Wednesday, December 15, 2010

Editor Emeritus

Gulf Stream isn't my literary magazine anymore (that is, I'm not it's Editor anymore), but its newest issue is online. So congrats to David, the current Editor! A new web designer, James, has taken over, so this will probably be the last issue that reflects the work that I did in making Gulf Stream an online journal in the first place. And in an even more important note, I'm extremely proud of how large Gulf Stream's staff has grown (if you go back to Issue #2, and then check #3 and then #4, you'll see that it's gotten larger every semester), which really says a lot for the work that we've done in the last three years to make Gulf Stream an important part of FIU's MFA program again. Enjoy!

Monday, December 13, 2010

Last Month in Creativity

Here's the video the Knight Foundation made of our Patti Smith intro:


Enjoy.

Monday, December 06, 2010

Idiopa(g)ean

These are three photos of our collaborative book project that Carol took and posted on Facebook, so I think they're safe to share here as well. It is called Idiopa(g)ean: a brok(op)en page-song. The books present a fractured poetic text with many possible ways of being read, intended to be interpreted aloud into a complete whole be each reader or group of readers that encounter it. Carol's guiding image for the design of the books was of a flock of ibis strolling through a South Floridian lawn, joined by an exotic scarlet ibis. I decided, two-thirds of the way through making it, that my poem, to me, was about love conquering capitalism, or vice versa.
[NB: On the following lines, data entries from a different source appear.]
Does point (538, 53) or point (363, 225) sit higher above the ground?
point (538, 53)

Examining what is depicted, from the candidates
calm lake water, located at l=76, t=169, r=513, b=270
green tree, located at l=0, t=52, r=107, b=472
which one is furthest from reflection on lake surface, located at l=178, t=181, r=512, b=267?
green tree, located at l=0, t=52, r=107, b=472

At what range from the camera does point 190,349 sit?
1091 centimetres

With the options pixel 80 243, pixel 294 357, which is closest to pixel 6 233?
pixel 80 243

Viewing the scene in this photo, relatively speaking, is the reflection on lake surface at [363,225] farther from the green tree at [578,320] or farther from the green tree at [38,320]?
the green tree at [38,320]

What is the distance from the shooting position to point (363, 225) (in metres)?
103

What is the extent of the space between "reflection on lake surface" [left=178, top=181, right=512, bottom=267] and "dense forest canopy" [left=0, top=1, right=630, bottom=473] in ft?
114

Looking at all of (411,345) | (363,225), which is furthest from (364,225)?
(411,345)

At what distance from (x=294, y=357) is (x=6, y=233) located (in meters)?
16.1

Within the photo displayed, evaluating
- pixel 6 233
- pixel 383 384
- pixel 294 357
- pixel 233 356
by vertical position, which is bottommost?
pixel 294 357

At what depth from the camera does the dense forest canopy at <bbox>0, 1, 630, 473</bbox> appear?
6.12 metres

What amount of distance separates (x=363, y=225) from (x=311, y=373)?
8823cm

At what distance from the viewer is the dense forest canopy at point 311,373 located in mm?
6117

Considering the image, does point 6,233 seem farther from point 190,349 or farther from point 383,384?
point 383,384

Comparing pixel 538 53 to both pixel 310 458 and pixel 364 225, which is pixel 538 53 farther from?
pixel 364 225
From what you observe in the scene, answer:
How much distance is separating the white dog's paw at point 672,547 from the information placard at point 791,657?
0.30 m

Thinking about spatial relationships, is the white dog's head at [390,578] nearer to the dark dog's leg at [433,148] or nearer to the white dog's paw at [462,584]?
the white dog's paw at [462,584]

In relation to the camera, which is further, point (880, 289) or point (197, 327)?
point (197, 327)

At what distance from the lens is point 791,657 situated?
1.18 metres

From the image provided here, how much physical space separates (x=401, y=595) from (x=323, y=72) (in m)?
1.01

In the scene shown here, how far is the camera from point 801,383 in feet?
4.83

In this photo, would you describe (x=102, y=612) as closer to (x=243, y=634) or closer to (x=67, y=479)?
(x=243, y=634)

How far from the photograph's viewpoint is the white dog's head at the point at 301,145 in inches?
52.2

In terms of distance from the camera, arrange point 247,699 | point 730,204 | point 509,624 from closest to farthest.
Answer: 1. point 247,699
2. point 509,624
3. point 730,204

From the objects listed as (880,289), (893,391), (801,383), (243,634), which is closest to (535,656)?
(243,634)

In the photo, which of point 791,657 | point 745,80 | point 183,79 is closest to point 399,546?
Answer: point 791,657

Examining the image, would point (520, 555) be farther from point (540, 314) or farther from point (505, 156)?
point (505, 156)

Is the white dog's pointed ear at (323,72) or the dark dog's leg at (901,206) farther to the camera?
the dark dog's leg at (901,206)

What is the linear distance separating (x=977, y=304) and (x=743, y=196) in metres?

One of the best and least anticipated aspects of the work
was the sound the pages made
when they were whipped up by the wind.



That's a (tired, oblivious) me sunning in the background.



"Aureate" is my fourth or fifth favorite "a" word.




This Week in (Sports-Bumping) Creativity

Carol Todaro and I had a collaborative poetry-based installation on display at CasaLin during Art Basel Miami (for the second year in a row (this is what part of last year's looked like, if you've forgotten)) from Thursday through Sunday. It's a long poem written by me printed across eight books designed and hand-made by Carol (hand-printed (transferred) by both of us). Here's a blog that has a couple pictures of it, amongst the other pieces in the show with us.

Once I get some more pictures of it, I'll post them or share them somehow. But for now, that was the week that was.

(Also, Thursday night, went to see the Merce Cunningham Legacy Tour, which if it rolls through your town you should really go see (maybe I'll write about that more too).)

Sunday, December 05, 2010

Steelers 13, Ravens 10

No game stories online as of this typing, but: unbelievable, instant-classic football game. I haven't seen that amount of violence in a non-fictional football game before -- scarily so, in the shot to Heath Miller's head, sometimes just graphic as in the close-ups of what was happening to Roethlisberger's nose -- but just intense, well played on both sides, the big stars making huge plays. Polamalu gets a lifetime achievement award in haunting Joe Flacco's dreams with that karate-chop forced fumble in the fourth quarter, adding to his C.V. from the '08 season AFC Championship. Just unbelievable. That game doesn't usually happen in real life.